* Things to do *
1 – Reproduce the part of the construction jobs analysis that begins at the words "Read in BLS" and ends after the words "one of them.".
2 – Write what comes next in the construction jobs analysis, starting after its last sentence.

* Text section *
◇ ◇ ◇ ◇ ◇

Construction jobs analysis

By Ben Welsh

The Los Angeles Times conducted an analysis of federal data to evaluate the makeup and pay of construction work.

The analysis found that wages have been in decline nationwide for several decades. In LA County, this has coincided with a shift to a workforce made up overwhelmingly of Latinos, which leads a nationwide trend in the industry toward employing more Latino workers.

Those results were published in the April 20, 2017 story "Immigrants flooded California construction. Worker pay sank. Here’s why".

The story cities other studies by UCLA, unionstats.com and other sources that are not reproduced here.

How we did it

Downloaded data on wages from the Bureau of Labor Statistics' Current Employment Statistics Program and prepared it for analysis.

In [1]:
%%capture
%run bls/01-download.ipynb
%run bls/02-transform.ipynb

Downloaded U.S. Census data tracking the hispanic ethnicity of adult workers in Los Angeles by industry from the University of Minnesota's IPUMS online data analysis system and prepared it for analysis.

In [96]:
%run ipums/01-transform.ipynb

Finding 1: Construction workers make more than 5 dollars an hour less today than they did in 1972, when pay in the field peaked

In [1]:
import cpi
import calculate
import pandas as pd
import matplotlib.pyplot as plt
In [2]:
import warnings
warnings.filterwarnings("ignore")
In [3]:
%matplotlib inline

Read in BLS data that tracks a number of metrics by industry

In [4]:
bls = pd.read_csv("./bls/output/bls_ce_transformed.csv")

Filter down to unadjusted data, as recommended by BLS staff

In [5]:
bls = bls[bls.seasonal == 'U']

Filter down to records that track large sectors of the economy the BLS calls "super sectors." Construction is one of them.

◇ ◇ ◇ ◇ ◇

* Data provided *
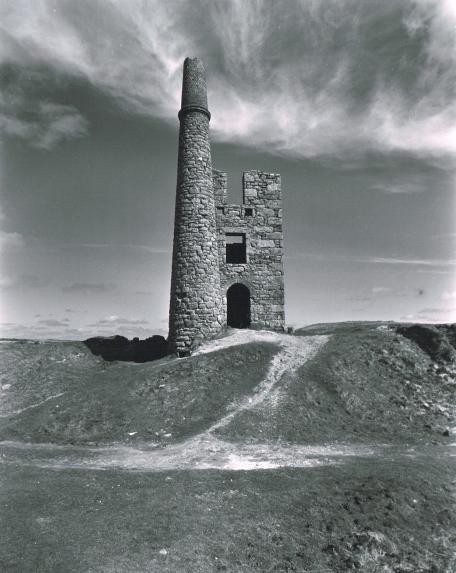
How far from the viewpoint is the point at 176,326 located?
20625mm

◇ ◇ ◇ ◇ ◇

* Answers to the problems *
1 –
Read in BLS data that tracks a number of metrics by industry

In [4]:
bls = pd.read_csv("./bls/output/bls_ce_transformed.csv")

Filter down to unadjusted data, as recommended by BLS staff

In [5]:
bls = bls[bls.seasonal == 'U']

Filter down to records that track large sectors of the economy the BLS calls "super sectors." Construction is one of them.

2 –
In [6]:
bls = bls[bls.supersector_name == bls.industry_name]

Filter down to data tracking the average hourly pay for non-supervisors in each supersector

In [7]:
bls = bls[
    bls.data_type_text == 'AVERAGE HOURLY EARNINGS OF PRODUCTION AND NONSUPERVISORY EMPLOYEES'
]

Filter down to annual totals

In [8]:
bls = bls[bls.period == 'M13']

Adjust the wages for inflation to 2016 dollars using the Consumer Price Index

In [9]:
bls['value_2016_dollars'] = bls.apply(
    lambda x: cpi.to_2016_dollars(x.value, x.year),
    axis=1
)

Trim that data down and chart the change in Construction pay

In [10]:
bls_construction = bls[
    bls.supersector_name == 'Construction'
].set_index("year")
In [11]:
bls_construction[['value_2016_dollars']].plot()
Out[11]:
<matplotlib.axes._subplots.AxesSubplot at 0x7f5daad84490>

Output data for a graphic

In [42]:
bls_construction[['value_2016_dollars']][bls_construction.index > 1972].to_csv("./bls/output/graphic.csv")

What as the peak year?

In [12]:
bls_construction.sort_values(
    "value_2016_dollars",
    ascending=False
).value_2016_dollars.head(1)
Out[12]:
year
1972    31.866958
Name: value_2016_dollars, dtype: float64

How much do they make today?

In [13]:
bls_construction.sort_index(
    ascending=False
).value_2016_dollars.head(1)
Out[13]:
year
2016    25.97
Name: value_2016_dollars, dtype: float64

How much has pay declined between the two years?

In [14]:
max_construction_pay = bls_construction.at[1972, 'value_2016_dollars']
In [15]:
construction_pay_today = bls_construction.at[2016, 'value_2016_dollars']
In [16]:
construction_pay_today - max_construction_pay
Out[16]:
-5.8969581339712924

Finding 2: At its peak, construction paid almost 10 dollars more than the average hourly job in the private sector. But as real pay steadily declined for decades, much of that gap was erased.

Pull the same time series for the private sector as a whole

In [17]:
bls_overall = bls[
    bls.supersector_name == 'Total private'
].set_index("year")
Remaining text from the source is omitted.